Intestinal
ischemia and reperfusion (I/R) is encountered in various clinical conditions and contributes to multiorgan failure and mortality as high as 60% to 80%. Intestinal I/R not only injures the intestine, but affects remote organs such as the lung leading to
acute lung injury. The development of novel and effective
therapies for intestinal I/R are critical for the improvement of patient outcome.
AICAR (5-aminoimidazole-4-carboxyamide ribonucleoside) is a cell-permeable compound that has been shown to possess antiinflammatory effects. The objective is to determine that treatment with
AICAR attenuates intestinal I/R injury and subsequent
acute lung injury (ALI). Male Sprague Dawley rats (275 to 325 g) underwent intestinal I/R injury with blockage of the superior mesenteric artery for 90 min and subsequent reperfusion. At the initiation of reperfusion, vehicle or
AICAR (30 mg/kg BW) was given intravenously (IV) for 30 min. At 4 h after reperfusion, blood and tissues were collected for further analyses. Treatment with
AICAR significantly decreased the gut damage score and the water content, indicating improvement in histological integrity. The treatment also attenuated tissue injury and proinflammatory
cytokines, and reduced bacterial translocation to the gut.

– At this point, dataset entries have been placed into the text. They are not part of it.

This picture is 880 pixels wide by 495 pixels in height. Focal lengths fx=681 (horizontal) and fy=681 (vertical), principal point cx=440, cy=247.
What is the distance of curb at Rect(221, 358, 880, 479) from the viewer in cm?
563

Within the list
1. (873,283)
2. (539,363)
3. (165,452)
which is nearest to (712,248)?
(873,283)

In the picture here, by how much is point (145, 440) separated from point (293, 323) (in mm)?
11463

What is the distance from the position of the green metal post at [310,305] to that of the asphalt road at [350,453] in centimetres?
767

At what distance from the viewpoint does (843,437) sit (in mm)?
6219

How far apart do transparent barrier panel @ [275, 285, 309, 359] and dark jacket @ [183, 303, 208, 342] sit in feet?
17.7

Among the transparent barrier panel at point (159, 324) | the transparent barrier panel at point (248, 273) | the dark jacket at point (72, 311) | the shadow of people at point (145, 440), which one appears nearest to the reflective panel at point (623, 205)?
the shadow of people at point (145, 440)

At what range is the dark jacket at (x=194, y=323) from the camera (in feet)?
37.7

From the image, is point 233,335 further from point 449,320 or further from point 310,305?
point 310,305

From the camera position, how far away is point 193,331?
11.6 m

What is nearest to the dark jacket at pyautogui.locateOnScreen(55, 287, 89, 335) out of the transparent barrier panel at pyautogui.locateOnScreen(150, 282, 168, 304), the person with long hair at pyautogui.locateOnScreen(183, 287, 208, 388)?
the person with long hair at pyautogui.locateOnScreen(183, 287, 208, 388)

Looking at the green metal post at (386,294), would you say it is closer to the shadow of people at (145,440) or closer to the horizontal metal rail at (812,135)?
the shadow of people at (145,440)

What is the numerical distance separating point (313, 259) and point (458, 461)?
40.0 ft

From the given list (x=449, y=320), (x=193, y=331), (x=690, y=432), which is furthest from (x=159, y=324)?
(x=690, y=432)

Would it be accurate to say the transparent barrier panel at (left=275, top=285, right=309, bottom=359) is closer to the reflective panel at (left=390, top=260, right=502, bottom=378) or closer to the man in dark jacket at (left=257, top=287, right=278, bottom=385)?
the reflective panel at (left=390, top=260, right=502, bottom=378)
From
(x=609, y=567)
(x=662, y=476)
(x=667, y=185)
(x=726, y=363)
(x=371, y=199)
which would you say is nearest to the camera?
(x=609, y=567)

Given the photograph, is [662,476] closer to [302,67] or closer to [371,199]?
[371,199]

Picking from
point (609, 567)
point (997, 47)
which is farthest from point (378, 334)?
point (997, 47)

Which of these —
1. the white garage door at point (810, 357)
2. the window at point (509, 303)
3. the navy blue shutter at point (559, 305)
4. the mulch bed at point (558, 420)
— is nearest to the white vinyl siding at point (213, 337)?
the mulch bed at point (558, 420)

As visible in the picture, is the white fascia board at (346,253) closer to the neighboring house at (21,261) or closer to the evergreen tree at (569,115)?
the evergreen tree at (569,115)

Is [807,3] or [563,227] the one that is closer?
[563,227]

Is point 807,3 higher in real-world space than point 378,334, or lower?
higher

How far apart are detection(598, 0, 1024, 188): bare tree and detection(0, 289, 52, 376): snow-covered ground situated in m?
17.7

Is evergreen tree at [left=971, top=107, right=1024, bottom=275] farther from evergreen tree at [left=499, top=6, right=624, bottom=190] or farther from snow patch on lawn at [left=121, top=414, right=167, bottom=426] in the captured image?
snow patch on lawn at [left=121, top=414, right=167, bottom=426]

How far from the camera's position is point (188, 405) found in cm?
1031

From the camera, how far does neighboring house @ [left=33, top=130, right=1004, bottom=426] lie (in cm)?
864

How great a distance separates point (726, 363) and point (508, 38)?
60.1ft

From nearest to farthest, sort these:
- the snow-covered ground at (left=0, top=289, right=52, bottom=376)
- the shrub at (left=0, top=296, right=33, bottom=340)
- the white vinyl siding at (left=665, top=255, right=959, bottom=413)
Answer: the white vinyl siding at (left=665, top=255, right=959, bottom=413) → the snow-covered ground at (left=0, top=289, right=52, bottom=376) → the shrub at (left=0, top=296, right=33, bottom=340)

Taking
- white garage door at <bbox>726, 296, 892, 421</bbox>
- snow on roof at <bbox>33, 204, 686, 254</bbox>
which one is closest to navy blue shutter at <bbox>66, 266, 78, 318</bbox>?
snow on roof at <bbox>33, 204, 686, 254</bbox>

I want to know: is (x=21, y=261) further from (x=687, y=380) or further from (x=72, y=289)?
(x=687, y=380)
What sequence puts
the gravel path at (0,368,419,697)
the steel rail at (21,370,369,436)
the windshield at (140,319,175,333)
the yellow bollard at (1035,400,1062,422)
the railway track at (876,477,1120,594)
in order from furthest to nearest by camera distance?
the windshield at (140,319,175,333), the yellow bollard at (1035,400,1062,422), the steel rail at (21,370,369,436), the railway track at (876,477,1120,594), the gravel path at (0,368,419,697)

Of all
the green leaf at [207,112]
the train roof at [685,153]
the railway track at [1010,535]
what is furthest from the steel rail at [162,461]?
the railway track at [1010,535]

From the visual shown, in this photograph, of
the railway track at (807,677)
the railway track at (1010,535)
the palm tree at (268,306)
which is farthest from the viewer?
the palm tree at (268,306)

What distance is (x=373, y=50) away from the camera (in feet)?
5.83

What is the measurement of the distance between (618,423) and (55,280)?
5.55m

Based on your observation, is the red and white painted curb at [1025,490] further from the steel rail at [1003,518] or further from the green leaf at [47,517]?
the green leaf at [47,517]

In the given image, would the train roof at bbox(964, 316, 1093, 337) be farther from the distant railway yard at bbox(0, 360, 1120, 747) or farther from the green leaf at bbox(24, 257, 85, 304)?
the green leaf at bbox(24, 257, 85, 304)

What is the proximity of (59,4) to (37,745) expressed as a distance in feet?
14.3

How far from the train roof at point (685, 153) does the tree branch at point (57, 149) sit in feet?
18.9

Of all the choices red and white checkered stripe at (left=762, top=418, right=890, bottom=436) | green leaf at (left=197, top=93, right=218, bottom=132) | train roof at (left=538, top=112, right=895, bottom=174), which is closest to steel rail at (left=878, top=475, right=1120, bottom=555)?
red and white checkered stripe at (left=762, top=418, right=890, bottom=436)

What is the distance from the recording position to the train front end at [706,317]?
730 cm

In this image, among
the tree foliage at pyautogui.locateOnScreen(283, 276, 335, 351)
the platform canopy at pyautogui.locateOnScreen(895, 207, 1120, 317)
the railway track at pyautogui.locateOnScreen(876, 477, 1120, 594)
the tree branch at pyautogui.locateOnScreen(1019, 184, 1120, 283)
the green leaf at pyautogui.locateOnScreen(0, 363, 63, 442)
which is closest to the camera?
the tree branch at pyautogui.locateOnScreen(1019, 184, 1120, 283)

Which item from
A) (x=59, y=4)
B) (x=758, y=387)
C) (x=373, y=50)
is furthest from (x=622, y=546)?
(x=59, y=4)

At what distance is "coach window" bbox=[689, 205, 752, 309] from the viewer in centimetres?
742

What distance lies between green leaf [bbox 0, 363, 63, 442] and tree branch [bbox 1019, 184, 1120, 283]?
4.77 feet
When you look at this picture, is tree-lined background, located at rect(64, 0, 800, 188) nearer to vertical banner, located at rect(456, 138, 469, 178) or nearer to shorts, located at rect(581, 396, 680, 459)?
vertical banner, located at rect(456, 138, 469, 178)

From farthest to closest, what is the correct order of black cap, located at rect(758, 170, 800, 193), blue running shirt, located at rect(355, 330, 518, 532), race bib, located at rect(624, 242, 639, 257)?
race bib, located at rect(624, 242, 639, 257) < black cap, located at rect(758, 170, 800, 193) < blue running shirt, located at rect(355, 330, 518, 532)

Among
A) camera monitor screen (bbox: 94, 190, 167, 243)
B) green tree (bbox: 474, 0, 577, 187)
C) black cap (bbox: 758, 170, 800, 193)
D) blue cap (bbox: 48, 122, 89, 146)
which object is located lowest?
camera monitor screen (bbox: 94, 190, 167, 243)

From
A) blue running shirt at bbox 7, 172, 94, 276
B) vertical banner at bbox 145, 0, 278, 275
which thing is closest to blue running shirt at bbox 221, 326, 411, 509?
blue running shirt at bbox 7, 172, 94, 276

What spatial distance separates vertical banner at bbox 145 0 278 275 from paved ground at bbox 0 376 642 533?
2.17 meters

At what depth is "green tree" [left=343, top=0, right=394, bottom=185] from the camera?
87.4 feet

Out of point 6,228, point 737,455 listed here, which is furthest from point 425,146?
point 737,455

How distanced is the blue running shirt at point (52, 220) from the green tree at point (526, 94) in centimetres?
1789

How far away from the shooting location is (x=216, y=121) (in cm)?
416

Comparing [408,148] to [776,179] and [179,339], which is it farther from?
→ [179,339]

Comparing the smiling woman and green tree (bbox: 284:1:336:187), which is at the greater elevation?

AICAR administration after intestinal I/R maintained lung integrity, attenuated neutrophil chemotaxis and infiltration to the lungs and decreased lung levels of
tumor necrosis factor (TNF)-α and
interleukin (IL)-6. Inflammatory mediators, lung-
inducible nitric oxide synthase (iNOS) and
cyclooxygenase-2 (COX-2)
proteins, were decreased in the lungs and lung apoptosis was significantly reduced after
AICAR treatment. These data indicate that
AICAR could be developed as an effective and novel therapeutic for intestinal I/R and subsequent ALI.